Both seasons had major hits, however, with reverberations that are still being felt. Philip Glass's opera ''Satyagraha,'' about Gandhi's early career, sold out all performances, despite its slow-motion staging and bravely repetitious musical style; and its popularity helped nudge Glass's career to a new plateau of ''establishment'' respect. ''United States,'' a five-hour work of ''performance art'' by Laurie Anderson, also played to full (and cheering) houses. The inventive composer Steve Reich recapitulated 10 years of his music in two invigorating concerts; the seminal jazz drummer Max Roach collaborated with two innovative choreographers; and the dancers of Dana Reitz generated similar excitement with a smaller-scale work.
In expanding ''The Next Wave'' to a two-month festival and taking major works on tour, the BAM hopes to prove that enthusiasm for such works is as long-lasting and widespread as it is intense.
''The time seems right,'' Mr. Lichtenstein says. ''So many of these artists have reached a state of real maturity. And there's a new audience that shares their affinity with popular forms like rock and jazz.''
Moreover, by plunging into the production and commissioning of such works, besides simply presenting them, the BAM hopes ''to stimulate the whole arts scene'' and ''encourage collaborations that might not happen otherwise.'' Lichtenstein also feels the festival format will attract more diverse audiences to particular events - though he notes that audiences have already been very heterogeneous, not just the ''young, ready-for-anything'' crowd.
Major events in the 1983 ''Next Wave'' will include ''The Photographer,'' a Philip Glass work (about an early photography pioneer) that incorporates a play, a concert, and a dance, to be directed by JoAnn Akalaitis and choreographed by David Gordon. ''The Gospel at Colonus,'' adapted and directed by Lee Breuer, transforms ''Oedipus at Colonus'' into a contemporary gospel-theater piece. ''Victory Over the Sun'' will be a re-creation of an early-20th-century Russian opera, lending a historical slant to the festival by reminding audiences that experimentation is nothing new.

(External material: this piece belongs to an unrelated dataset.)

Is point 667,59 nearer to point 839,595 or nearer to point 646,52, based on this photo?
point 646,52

Other items will be ''The Way of How,'' a musical theater piece by San Francisco-based George Coates with music by Paul Dresher; and works by the Trisha Brown Dance Company in collaboration with Laurie Anderson, Robert Rauschenberg, and Robert Ashley. The Art Ensemble of Chicago will present its multifaceted jazz. And many other offerings will be included.
The ''Next Wave'' production and touring fund gets support from such heavyweight sources as the National Endowment for the Arts, the Rockefeller Foundation, and the American Telephone & Telegraph Company, among others. Is it surprising to see such colossi supporting such unorthodox art?
Not really, says Lichtenstein. Even if the ''Next Wave'' artists are new to most people in the United States, many have built solid reputations in Europe, where innovative USartists often incubate their work. Indeed, Lichtenstein adds, funding sources are eager to show that there is American support for such American artists as Wilson and Glass, who have premiered many of their most important works abroad, often because of financial necessity.
After the 1983 ''Next Wave'' festival, plans are to expand even more, with a longer menu of events and a keener emphasis on new music as well as new dance and theater pieces. Already the BAM is co-commissioning a new Steve Reich work, and may revive (and tour) the massive Wilson-Glass production of ''Einstein on the Beach,'' a masterpiece that has been performed often in Europe but only twice in the US. Also in the talking stage is a Wilson-Glass collaboration on the ''Arabian Nights'' theme.
''The Next Wave'' is young, audacious, and as busy as can be. If it has its wish, it will become a major force in the American performing arts, bringing the best and the boldest to audiences everywhere. As long as it keeps its sights as high as they have been so far, it deserves to flourish.